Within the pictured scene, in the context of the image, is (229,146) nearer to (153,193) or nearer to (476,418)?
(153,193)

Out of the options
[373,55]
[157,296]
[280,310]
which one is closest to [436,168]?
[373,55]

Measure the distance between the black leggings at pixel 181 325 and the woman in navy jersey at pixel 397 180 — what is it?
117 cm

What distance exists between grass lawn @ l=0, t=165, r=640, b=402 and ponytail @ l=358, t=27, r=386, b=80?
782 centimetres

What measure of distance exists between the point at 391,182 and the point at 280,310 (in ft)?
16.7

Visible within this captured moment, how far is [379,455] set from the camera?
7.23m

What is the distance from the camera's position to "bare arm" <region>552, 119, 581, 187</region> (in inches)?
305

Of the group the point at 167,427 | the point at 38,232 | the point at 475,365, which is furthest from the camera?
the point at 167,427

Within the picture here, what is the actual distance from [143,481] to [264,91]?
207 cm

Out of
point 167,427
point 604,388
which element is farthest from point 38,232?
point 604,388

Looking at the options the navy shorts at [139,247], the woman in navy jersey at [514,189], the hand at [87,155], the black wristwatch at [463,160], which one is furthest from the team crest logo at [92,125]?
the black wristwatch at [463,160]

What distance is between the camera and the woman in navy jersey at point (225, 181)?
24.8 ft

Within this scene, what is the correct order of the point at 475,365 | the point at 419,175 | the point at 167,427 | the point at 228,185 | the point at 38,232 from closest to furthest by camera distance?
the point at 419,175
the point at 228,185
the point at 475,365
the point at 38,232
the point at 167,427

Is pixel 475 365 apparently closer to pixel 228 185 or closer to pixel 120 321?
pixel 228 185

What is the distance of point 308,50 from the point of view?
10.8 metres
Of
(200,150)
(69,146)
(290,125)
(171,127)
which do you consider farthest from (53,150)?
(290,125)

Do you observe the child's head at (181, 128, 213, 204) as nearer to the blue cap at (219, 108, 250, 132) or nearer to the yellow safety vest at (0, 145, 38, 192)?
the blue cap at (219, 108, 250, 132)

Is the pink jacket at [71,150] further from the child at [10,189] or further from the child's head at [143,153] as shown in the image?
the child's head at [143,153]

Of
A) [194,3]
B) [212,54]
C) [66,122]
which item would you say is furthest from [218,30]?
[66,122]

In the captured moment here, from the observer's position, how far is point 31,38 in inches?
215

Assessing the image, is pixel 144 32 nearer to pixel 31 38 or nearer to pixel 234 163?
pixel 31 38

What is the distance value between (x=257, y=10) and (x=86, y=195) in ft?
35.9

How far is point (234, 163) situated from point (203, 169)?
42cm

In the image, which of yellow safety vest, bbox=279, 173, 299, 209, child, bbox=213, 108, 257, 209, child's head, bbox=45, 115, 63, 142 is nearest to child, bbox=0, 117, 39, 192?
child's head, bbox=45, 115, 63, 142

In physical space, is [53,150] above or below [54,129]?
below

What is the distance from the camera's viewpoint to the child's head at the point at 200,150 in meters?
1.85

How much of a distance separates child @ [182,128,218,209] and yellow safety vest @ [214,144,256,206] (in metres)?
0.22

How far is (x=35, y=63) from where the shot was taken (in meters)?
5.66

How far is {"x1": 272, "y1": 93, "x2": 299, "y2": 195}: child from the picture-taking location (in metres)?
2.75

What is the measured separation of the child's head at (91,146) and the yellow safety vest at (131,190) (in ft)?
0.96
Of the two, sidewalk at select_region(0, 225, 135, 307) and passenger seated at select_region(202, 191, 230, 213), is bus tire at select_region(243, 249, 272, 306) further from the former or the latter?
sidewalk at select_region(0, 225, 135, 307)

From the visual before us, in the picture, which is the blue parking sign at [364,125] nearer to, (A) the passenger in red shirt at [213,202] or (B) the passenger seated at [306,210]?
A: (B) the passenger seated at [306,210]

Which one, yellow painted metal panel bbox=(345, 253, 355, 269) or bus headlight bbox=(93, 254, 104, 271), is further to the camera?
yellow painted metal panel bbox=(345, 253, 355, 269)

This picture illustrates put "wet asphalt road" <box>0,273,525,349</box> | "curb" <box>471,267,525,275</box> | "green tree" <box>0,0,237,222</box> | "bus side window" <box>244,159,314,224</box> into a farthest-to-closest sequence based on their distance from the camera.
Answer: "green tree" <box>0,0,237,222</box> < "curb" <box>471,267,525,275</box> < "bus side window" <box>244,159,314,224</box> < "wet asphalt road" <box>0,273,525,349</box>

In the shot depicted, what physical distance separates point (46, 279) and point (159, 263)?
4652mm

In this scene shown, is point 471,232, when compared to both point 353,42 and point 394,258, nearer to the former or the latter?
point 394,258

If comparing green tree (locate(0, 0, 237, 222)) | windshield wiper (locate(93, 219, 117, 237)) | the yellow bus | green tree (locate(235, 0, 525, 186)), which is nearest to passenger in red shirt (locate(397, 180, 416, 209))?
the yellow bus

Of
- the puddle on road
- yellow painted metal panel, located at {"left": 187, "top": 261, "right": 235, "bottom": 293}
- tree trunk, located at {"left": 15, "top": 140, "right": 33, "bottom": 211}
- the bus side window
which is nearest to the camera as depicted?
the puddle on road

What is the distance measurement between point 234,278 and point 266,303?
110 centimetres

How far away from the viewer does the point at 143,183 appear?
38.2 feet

####################

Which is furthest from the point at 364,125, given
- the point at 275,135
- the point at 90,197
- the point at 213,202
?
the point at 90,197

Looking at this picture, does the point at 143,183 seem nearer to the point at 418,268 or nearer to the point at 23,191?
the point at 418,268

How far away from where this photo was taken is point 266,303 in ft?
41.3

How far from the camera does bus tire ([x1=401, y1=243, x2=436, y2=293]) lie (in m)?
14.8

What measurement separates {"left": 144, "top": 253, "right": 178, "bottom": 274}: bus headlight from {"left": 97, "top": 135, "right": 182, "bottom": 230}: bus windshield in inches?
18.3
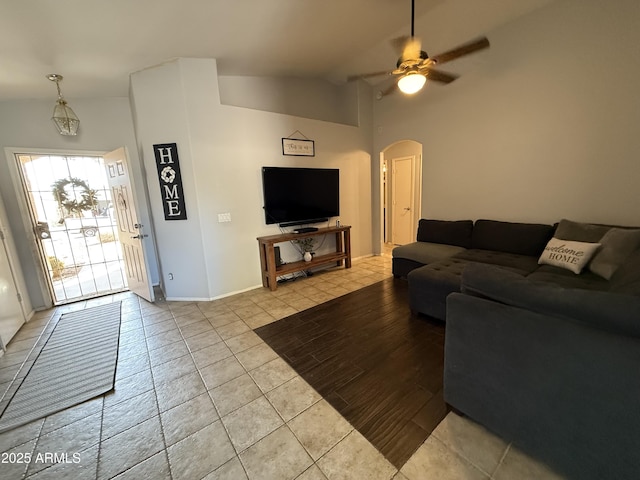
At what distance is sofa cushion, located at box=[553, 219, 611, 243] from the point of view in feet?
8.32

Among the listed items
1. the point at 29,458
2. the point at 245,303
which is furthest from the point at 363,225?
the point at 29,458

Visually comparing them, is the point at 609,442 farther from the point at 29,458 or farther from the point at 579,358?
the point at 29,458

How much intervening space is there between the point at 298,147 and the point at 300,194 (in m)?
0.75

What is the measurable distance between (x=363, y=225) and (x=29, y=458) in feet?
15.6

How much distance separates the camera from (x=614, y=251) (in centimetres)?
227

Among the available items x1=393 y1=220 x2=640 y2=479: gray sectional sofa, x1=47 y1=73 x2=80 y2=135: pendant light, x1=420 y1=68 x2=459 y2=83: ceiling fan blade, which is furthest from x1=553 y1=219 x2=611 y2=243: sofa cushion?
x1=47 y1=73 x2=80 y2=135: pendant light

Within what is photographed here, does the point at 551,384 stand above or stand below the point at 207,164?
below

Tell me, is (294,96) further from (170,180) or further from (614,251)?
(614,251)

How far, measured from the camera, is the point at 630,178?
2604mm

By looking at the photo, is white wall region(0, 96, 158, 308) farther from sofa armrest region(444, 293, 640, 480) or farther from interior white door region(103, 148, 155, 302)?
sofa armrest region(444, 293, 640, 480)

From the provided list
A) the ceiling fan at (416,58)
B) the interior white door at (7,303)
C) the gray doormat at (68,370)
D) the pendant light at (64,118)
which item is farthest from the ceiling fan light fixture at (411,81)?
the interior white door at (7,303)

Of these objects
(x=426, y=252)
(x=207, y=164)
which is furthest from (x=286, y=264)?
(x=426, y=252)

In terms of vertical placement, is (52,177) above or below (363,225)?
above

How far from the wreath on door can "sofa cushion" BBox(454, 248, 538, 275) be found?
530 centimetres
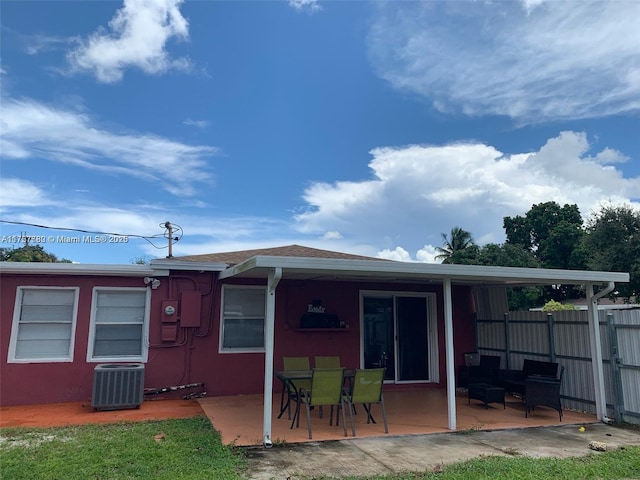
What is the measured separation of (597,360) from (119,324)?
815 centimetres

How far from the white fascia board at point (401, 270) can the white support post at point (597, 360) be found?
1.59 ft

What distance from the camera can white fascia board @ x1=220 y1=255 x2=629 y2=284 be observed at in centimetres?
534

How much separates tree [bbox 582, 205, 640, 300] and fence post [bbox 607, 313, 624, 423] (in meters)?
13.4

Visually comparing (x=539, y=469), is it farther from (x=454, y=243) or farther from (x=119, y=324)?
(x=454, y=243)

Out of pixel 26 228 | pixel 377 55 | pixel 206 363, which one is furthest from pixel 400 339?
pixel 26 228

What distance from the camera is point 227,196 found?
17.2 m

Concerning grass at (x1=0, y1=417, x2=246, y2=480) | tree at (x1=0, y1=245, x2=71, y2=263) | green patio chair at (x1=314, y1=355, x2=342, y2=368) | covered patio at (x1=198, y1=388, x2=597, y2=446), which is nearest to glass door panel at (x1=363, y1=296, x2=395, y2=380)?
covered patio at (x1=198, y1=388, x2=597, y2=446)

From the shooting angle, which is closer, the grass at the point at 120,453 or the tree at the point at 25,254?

####################

-- What the exercise asks --
Rewrite as a numbered list the material from the line containing "Within the pictured" down to the line containing "10.8 metres", skipping blank lines.

-- Task answer --
1. Within the pictured scene, in the context of the image, is (229,146) nearer to (153,193) or nearer to (476,418)?
2. (153,193)
3. Out of the options
4. [373,55]
5. [157,296]
6. [280,310]
7. which one is closest to [436,168]?
8. [373,55]
9. Measure the distance between the black leggings at pixel 181 325 and the woman in navy jersey at pixel 397 180 — what is it?
10. 117 cm
11. What distance exists between grass lawn @ l=0, t=165, r=640, b=402 and ponytail @ l=358, t=27, r=386, b=80?
12. 782 centimetres
13. What measure of distance exists between the point at 391,182 and the point at 280,310 (in ft)?
14. 16.7
15. Visible within this captured moment, how far is [379,455] set from the camera?
16. 7.23m
17. What is the distance from the camera's position to "bare arm" <region>552, 119, 581, 187</region> (in inches)?
18. 305
19. Of the group the point at 167,427 | the point at 38,232 | the point at 475,365, which is furthest from the camera?
20. the point at 167,427
21. Within the picture here, what is the actual distance from [143,481] to [264,91]?
22. 207 cm
23. Out of
24. point 167,427
25. point 604,388
26. which element is farthest from point 38,232?
27. point 604,388
28. Looking at the options the navy shorts at [139,247], the woman in navy jersey at [514,189], the hand at [87,155], the black wristwatch at [463,160], which one is furthest from the team crest logo at [92,125]?
29. the black wristwatch at [463,160]
30. What distance is between the camera and the woman in navy jersey at point (225, 181)?
31. 24.8 ft
32. Within this scene, what is the correct order of the point at 475,365 | the point at 419,175 | the point at 167,427 | the point at 228,185 | the point at 38,232 from closest to furthest by camera distance?
33. the point at 419,175
34. the point at 228,185
35. the point at 475,365
36. the point at 38,232
37. the point at 167,427
38. Is pixel 475 365 apparently closer to pixel 228 185 or closer to pixel 120 321?
39. pixel 228 185
40. What is the distance of point 308,50 from the point of view?
41. 10.8 metres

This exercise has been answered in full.